O’Dell’s stomach slipped to her knees. She told herself that it might not be the same guy, and yet she still let the words slip—“Son of a bitch.”
“Excuse me?”
“Sorry.”
“Not your favorite alphabet?”
“Currently, no,” she admitted. “It’s not. But maybe this isn’t the same guy.”
“Oh, I beg to differ,” Agent Alonzo said. “Now, I can’t tell you exactly what methodology I used to find this information, but the Mr. Lawrence Tabor who’s employed by DARPA spent five days in Pensacola.”
“How can you be sure of that?”
“I know which hotel he stayed at.”
O’Dell smiled. Alonzo was good. From past experience she knew there wasn’t anyone or any agency that could keep their travel expense records secret from him.

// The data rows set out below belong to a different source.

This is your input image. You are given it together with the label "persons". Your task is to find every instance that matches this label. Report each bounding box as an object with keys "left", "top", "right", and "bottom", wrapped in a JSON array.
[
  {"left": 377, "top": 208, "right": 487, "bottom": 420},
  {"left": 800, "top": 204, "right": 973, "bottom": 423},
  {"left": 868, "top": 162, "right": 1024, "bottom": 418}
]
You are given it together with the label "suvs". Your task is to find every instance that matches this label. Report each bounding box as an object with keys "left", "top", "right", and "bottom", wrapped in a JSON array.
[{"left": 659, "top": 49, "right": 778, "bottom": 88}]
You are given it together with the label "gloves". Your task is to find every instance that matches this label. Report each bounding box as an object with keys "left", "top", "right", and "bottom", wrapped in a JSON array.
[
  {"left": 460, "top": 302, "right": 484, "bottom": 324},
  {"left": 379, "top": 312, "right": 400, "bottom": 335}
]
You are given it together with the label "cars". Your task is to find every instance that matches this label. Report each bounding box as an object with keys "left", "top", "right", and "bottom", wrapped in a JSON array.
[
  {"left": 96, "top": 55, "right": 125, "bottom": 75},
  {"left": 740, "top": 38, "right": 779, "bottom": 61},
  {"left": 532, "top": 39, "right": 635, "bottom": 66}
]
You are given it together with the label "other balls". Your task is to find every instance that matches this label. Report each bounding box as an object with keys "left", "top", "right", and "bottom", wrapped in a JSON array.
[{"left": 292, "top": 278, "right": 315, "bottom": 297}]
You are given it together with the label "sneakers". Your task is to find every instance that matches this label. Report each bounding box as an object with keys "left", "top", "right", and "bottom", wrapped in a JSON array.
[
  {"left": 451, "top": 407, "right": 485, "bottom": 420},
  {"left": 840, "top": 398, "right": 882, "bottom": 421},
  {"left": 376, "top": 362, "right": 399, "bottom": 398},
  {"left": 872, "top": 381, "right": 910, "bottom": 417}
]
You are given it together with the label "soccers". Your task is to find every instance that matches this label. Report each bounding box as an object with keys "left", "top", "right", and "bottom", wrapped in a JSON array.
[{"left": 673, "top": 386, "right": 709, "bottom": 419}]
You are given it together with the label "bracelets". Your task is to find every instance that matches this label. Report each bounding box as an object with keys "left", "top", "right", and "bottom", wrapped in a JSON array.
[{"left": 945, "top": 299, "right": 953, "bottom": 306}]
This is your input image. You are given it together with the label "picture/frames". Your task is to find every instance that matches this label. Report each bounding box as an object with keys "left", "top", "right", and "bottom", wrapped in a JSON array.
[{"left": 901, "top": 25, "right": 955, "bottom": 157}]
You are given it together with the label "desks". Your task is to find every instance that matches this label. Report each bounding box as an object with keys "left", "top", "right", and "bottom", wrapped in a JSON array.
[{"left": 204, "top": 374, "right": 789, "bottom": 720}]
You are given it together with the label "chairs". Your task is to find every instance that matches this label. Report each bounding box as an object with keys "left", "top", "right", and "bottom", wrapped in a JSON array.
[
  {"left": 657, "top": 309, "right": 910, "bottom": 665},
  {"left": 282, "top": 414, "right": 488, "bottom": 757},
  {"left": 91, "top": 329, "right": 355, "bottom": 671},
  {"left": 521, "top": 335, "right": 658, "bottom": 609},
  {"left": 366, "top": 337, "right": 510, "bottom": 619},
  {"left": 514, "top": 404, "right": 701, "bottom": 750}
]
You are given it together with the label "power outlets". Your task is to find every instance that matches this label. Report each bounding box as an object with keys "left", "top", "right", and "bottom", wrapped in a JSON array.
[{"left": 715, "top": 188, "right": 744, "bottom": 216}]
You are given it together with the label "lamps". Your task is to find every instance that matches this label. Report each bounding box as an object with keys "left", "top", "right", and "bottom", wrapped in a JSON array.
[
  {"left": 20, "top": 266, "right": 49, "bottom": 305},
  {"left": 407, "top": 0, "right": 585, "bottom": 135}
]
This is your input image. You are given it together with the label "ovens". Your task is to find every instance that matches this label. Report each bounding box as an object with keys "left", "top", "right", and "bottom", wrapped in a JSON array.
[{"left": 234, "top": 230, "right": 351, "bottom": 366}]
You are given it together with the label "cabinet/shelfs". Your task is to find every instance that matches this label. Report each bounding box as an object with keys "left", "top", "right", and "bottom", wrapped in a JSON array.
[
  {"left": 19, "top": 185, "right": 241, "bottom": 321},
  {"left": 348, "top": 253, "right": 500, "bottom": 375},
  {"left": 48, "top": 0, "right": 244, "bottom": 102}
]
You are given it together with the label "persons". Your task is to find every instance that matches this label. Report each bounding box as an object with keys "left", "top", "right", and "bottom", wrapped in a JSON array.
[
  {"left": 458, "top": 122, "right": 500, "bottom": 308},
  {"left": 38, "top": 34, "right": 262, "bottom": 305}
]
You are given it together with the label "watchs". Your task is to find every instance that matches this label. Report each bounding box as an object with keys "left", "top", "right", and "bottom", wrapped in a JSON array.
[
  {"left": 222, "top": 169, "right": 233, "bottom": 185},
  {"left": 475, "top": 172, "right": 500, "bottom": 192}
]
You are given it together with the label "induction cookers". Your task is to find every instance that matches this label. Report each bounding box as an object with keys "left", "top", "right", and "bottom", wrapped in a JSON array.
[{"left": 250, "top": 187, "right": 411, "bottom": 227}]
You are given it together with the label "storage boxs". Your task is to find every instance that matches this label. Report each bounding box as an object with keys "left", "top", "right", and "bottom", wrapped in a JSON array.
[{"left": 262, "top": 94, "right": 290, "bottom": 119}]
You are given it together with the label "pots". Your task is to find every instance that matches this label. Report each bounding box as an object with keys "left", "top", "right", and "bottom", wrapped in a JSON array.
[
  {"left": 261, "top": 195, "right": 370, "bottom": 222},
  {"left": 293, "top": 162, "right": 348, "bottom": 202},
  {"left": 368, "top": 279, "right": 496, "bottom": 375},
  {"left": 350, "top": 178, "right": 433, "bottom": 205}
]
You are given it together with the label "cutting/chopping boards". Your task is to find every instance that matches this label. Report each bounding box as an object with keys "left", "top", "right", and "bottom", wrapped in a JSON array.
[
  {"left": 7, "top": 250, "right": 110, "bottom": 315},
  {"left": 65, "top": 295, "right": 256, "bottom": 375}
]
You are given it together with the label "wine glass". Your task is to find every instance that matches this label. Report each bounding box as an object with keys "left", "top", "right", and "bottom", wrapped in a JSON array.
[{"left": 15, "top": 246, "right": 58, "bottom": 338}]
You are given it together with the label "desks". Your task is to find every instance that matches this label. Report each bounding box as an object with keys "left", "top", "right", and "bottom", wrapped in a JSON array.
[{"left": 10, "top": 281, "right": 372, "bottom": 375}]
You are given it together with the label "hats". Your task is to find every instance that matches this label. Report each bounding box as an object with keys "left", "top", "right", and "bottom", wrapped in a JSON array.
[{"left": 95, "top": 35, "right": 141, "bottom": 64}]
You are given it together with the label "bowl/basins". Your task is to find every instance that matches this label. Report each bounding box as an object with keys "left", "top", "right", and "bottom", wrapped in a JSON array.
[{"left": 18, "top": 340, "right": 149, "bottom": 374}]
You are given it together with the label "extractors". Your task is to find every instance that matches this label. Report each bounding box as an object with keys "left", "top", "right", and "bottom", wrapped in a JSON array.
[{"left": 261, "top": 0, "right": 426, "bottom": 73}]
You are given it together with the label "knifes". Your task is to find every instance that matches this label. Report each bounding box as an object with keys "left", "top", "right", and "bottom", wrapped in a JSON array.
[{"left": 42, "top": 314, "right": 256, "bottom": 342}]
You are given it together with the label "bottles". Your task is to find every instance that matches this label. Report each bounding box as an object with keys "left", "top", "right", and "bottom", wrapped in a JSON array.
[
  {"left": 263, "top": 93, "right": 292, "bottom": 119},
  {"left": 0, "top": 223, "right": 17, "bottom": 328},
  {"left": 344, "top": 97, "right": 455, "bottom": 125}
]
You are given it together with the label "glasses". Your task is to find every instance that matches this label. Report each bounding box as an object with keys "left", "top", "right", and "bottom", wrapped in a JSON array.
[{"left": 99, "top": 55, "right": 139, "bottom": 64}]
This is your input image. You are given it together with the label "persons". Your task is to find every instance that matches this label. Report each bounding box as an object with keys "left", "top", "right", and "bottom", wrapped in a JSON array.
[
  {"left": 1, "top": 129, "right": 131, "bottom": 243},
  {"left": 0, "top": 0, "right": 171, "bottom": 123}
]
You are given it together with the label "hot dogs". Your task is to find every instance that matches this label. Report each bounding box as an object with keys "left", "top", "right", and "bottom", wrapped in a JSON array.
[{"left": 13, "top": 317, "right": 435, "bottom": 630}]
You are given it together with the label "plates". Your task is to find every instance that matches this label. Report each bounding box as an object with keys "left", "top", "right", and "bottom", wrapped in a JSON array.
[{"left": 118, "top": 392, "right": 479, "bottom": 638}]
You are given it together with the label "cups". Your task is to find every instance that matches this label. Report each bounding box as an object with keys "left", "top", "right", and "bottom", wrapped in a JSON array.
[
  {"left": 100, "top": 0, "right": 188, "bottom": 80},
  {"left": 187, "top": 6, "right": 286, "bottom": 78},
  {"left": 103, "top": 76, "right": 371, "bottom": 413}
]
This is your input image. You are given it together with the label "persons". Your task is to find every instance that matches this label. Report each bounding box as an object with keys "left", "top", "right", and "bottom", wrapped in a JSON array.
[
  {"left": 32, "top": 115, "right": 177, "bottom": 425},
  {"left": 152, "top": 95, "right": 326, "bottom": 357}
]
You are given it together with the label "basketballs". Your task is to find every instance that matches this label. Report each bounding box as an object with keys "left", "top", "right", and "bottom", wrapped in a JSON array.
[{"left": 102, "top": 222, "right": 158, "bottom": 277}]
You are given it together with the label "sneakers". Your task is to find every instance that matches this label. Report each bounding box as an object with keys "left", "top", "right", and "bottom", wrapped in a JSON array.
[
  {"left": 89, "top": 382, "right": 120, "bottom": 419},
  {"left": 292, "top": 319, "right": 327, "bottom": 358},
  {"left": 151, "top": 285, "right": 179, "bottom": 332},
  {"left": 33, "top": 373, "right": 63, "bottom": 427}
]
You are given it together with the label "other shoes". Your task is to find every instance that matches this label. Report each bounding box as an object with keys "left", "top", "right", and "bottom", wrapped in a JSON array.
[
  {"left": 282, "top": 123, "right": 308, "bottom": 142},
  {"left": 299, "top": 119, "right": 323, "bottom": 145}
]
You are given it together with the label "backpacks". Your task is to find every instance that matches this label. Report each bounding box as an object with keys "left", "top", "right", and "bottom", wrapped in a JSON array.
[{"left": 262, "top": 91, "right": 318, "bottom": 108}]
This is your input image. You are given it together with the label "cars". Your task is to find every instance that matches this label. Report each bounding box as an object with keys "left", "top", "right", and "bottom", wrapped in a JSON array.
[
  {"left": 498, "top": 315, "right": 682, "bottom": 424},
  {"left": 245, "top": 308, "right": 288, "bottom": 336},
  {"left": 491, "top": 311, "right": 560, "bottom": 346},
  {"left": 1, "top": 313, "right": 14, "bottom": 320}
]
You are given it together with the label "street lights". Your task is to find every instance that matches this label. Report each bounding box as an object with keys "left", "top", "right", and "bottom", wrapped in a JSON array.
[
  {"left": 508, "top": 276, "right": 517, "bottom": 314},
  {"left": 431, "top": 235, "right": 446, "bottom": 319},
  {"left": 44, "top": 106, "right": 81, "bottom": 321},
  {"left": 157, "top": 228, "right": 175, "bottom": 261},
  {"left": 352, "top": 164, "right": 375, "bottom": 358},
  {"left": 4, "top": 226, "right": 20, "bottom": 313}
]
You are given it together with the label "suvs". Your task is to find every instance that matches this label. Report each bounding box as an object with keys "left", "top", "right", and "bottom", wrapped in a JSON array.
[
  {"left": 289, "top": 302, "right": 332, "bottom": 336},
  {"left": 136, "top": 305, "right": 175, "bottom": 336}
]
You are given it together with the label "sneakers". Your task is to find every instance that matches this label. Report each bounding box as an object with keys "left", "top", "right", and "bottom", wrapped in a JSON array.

“He worked for DARPA’s Biological Technologies Office,” Alonzo continued. “That was up until last summer, when he transferred to the Defense Sciences Office. He’s still with DARPA, but now he’s listed as being on special assignment. And that’s where my magic ends. No one was authorized to tell me what that special assignment was or where he might be today.”
“He’s no longer in Pensacola?”
“Checked out of his hotel yesterday. He hasn’t checked into another. If and when he does, I’ll be able to tell you.”